[Entries on spatial positioning]

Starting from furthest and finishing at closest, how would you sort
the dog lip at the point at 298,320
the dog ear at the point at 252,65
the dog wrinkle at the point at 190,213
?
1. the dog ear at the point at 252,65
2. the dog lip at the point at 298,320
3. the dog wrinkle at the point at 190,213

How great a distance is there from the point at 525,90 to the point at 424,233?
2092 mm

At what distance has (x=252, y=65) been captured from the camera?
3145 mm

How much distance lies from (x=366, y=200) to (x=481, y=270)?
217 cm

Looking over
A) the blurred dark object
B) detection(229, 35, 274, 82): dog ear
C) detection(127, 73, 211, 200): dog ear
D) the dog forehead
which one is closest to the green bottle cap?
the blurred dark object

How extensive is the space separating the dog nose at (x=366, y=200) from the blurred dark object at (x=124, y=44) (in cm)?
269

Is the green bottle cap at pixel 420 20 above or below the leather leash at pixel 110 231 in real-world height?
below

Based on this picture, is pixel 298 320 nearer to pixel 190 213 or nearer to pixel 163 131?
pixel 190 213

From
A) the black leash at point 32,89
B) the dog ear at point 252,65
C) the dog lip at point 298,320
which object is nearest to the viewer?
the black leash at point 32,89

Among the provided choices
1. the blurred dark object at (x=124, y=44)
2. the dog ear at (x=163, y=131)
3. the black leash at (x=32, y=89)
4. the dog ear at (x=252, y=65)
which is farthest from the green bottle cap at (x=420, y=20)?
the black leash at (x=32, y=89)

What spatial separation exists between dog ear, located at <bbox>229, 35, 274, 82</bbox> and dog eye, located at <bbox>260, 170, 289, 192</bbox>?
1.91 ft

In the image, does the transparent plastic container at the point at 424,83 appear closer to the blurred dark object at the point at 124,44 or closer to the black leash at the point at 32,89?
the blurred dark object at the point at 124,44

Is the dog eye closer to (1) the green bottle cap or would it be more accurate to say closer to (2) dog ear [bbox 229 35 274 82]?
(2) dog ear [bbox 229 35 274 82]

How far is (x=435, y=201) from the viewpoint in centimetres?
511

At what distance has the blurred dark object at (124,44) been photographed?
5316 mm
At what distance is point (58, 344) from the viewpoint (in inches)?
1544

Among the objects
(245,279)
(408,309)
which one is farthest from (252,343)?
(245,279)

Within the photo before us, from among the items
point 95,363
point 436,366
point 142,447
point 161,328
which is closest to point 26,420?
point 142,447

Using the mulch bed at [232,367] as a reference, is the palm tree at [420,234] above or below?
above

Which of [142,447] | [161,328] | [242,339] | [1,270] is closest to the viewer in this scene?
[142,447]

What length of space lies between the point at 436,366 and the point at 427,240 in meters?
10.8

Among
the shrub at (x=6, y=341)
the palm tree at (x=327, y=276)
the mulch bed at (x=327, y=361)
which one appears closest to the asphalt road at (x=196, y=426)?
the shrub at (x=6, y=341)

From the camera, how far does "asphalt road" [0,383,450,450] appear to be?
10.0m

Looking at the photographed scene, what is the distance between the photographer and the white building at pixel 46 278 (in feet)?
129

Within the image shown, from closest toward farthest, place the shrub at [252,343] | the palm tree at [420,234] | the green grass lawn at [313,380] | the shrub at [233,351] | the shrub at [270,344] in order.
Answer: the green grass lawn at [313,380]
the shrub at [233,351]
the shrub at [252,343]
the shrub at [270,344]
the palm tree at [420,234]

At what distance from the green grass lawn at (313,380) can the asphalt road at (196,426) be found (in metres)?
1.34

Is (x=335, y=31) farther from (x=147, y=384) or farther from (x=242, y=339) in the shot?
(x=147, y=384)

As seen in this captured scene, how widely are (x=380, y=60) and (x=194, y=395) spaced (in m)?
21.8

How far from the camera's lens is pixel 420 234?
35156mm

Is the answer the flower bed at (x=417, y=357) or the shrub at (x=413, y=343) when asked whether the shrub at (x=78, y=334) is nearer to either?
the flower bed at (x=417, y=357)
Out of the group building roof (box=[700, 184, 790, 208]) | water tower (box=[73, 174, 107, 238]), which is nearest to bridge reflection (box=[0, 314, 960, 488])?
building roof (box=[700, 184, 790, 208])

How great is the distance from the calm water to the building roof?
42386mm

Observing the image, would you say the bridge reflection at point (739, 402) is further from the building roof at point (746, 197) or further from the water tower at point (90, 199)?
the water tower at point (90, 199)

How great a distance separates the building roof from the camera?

▶ [Request] Reproduce every one of the records above with "green bottle cap" replaced by "green bottle lid", leaving all other text unchanged.

▶ [Reply]
Starting from furthest and finishing at closest, how would you sort
the dog lip at the point at 298,320
the dog ear at the point at 252,65
the dog wrinkle at the point at 190,213
?
1. the dog ear at the point at 252,65
2. the dog lip at the point at 298,320
3. the dog wrinkle at the point at 190,213

How great a distance is there from the point at 525,90 to the point at 424,233?
2092 mm

At what distance has (x=252, y=65) been captured from the camera?
3145 mm

How much distance lies from (x=366, y=200) to (x=481, y=270)?
217 cm

Looking over
A) the blurred dark object
B) detection(229, 35, 274, 82): dog ear
C) detection(127, 73, 211, 200): dog ear
D) the dog forehead
which one is closest to the green bottle lid?
the blurred dark object

How extensive is the space separating the dog nose at (x=366, y=200) from the blurred dark object at (x=124, y=44) (in cm)?
269

Is the green bottle lid at pixel 420 20 above or below the leather leash at pixel 110 231 in real-world height?
below

Based on this picture, is pixel 298 320 nearer to pixel 190 213 or nearer to pixel 163 131?
pixel 190 213

From
A) the black leash at point 32,89
B) the dog ear at point 252,65
C) the dog lip at point 298,320
which object is nearest to the viewer?
the black leash at point 32,89

Among the provided choices
1. the blurred dark object at (x=124, y=44)
2. the dog ear at (x=163, y=131)
3. the black leash at (x=32, y=89)
4. the dog ear at (x=252, y=65)
which is farthest from the green bottle lid at (x=420, y=20)?
the black leash at (x=32, y=89)

What spatial separation exists between dog ear, located at <bbox>229, 35, 274, 82</bbox> and dog eye, located at <bbox>260, 170, 289, 192</bbox>?
1.91 ft

In the image, does the transparent plastic container at the point at 424,83 appear closer to the blurred dark object at the point at 124,44 or closer to the black leash at the point at 32,89?
the blurred dark object at the point at 124,44

Is the dog eye closer to (1) the green bottle lid or would it be more accurate to say closer to (2) dog ear [bbox 229 35 274 82]?
(2) dog ear [bbox 229 35 274 82]

How far is (x=435, y=201) from the viewpoint in centimetres?
511

At what distance has the blurred dark object at (124,44) been photographed?
5316 mm
At what distance is point (58, 344) from the viewpoint (in inches)?
1544

Among the objects
(245,279)
(408,309)
which one is farthest from (252,343)?
(245,279)

Within the photo before us, from among the items
point 95,363
point 436,366
point 142,447
point 161,328
which is closest to point 26,420?
point 142,447

Using the mulch bed at [232,367] as a reference, is the palm tree at [420,234] above or below?
above

Which of [142,447] | [161,328] | [242,339] | [1,270] is closest to the viewer in this scene?
[142,447]

What length of space lies between the point at 436,366 and the point at 427,240 in meters?
10.8

Among
the shrub at (x=6, y=341)
the palm tree at (x=327, y=276)
the mulch bed at (x=327, y=361)
which one appears closest to the asphalt road at (x=196, y=426)?
the shrub at (x=6, y=341)

From the camera, how far does "asphalt road" [0,383,450,450] appear to be?
10.0m

Looking at the photographed scene, what is the distance between the photographer and the white building at pixel 46 278 (in feet)?
129

Within the image shown, from closest toward farthest, place the shrub at [252,343] | the palm tree at [420,234] | the green grass lawn at [313,380] | the shrub at [233,351] | the shrub at [270,344] in order.
Answer: the green grass lawn at [313,380]
the shrub at [233,351]
the shrub at [252,343]
the shrub at [270,344]
the palm tree at [420,234]

At what distance from the green grass lawn at (313,380) can the asphalt road at (196,426) be found (in metres)?
1.34

Is (x=335, y=31) farther from (x=147, y=384) or farther from (x=242, y=339) in the shot?
(x=147, y=384)

As seen in this captured scene, how widely are (x=380, y=60) and (x=194, y=395) spaced (in m)?
21.8

How far from the camera's lens is pixel 420 234?
35156mm

Is the answer the flower bed at (x=417, y=357) or the shrub at (x=413, y=343) when asked whether the shrub at (x=78, y=334) is nearer to either?
the flower bed at (x=417, y=357)
Out of the group building roof (box=[700, 184, 790, 208]) | water tower (box=[73, 174, 107, 238]), which is nearest to bridge reflection (box=[0, 314, 960, 488])?
building roof (box=[700, 184, 790, 208])

How great is the distance from the calm water to the building roof?
42386mm

Observing the image, would you say the bridge reflection at point (739, 402) is further from the building roof at point (746, 197) or further from the water tower at point (90, 199)?
the water tower at point (90, 199)

How great a distance separates the building roof from the camera?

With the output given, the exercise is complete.